What you will do: Can you reproduce the data unchanged from the line with "this 500×280 image." to the line with "rusted steel sculpture [102, 154, 404, 270]", including both of those lines? Omit the pictures.

Supplied records:
■ ■ ■
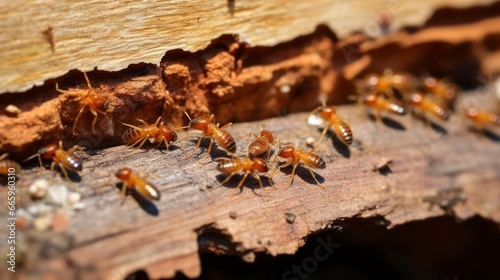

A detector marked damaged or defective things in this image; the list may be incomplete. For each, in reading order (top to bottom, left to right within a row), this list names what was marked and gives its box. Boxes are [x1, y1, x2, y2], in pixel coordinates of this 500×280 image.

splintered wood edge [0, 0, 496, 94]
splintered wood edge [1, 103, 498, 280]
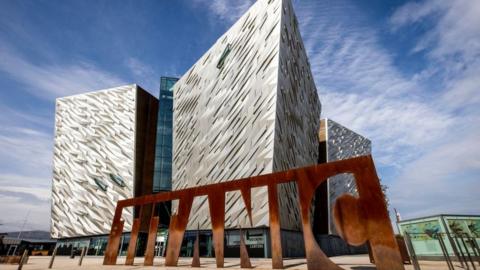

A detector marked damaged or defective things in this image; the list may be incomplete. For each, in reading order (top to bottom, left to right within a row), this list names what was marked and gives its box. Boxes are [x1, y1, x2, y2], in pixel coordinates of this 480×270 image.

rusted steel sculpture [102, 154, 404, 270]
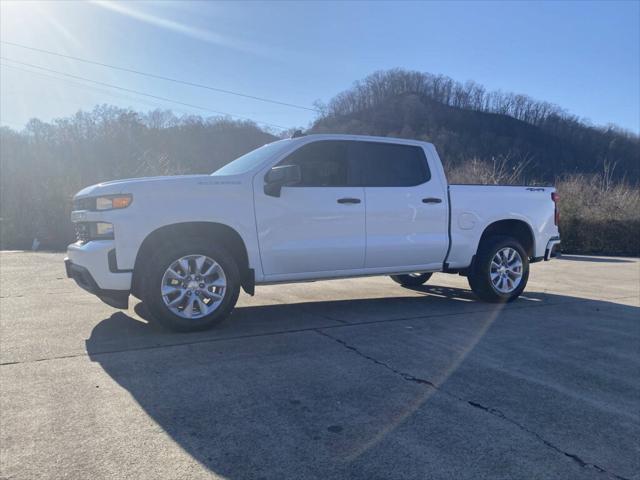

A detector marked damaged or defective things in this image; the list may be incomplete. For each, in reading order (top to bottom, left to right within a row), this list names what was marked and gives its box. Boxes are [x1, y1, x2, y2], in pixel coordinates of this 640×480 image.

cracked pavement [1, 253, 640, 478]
■ ■ ■
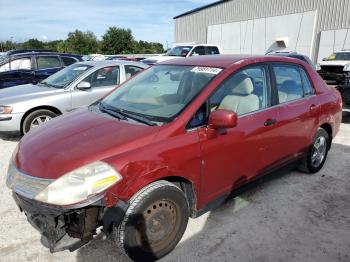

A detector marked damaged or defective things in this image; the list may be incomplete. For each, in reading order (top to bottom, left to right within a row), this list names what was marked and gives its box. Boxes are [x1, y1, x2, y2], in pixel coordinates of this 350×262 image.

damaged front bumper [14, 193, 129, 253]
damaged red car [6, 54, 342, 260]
■ ■ ■
Answer for the task:
A detector marked damaged or defective things in this image; the list may be incomplete. For each, in reading order (top to bottom, left to right within a row), this list names what was marked and gives its box. Boxes are [x1, y1, x2, y2], in pixel coordinates of this 500×280 image.

splintered wood edge [0, 0, 496, 94]
splintered wood edge [1, 103, 498, 280]

A detector marked damaged or defective things in this image; the list may be incomplete. For each, in reading order (top to bottom, left to right within a row), this list names what was marked and gives its box. Boxes are [x1, y1, x2, y2], in pixel coordinates of this 480×270 image.

rusted steel sculpture [102, 154, 404, 270]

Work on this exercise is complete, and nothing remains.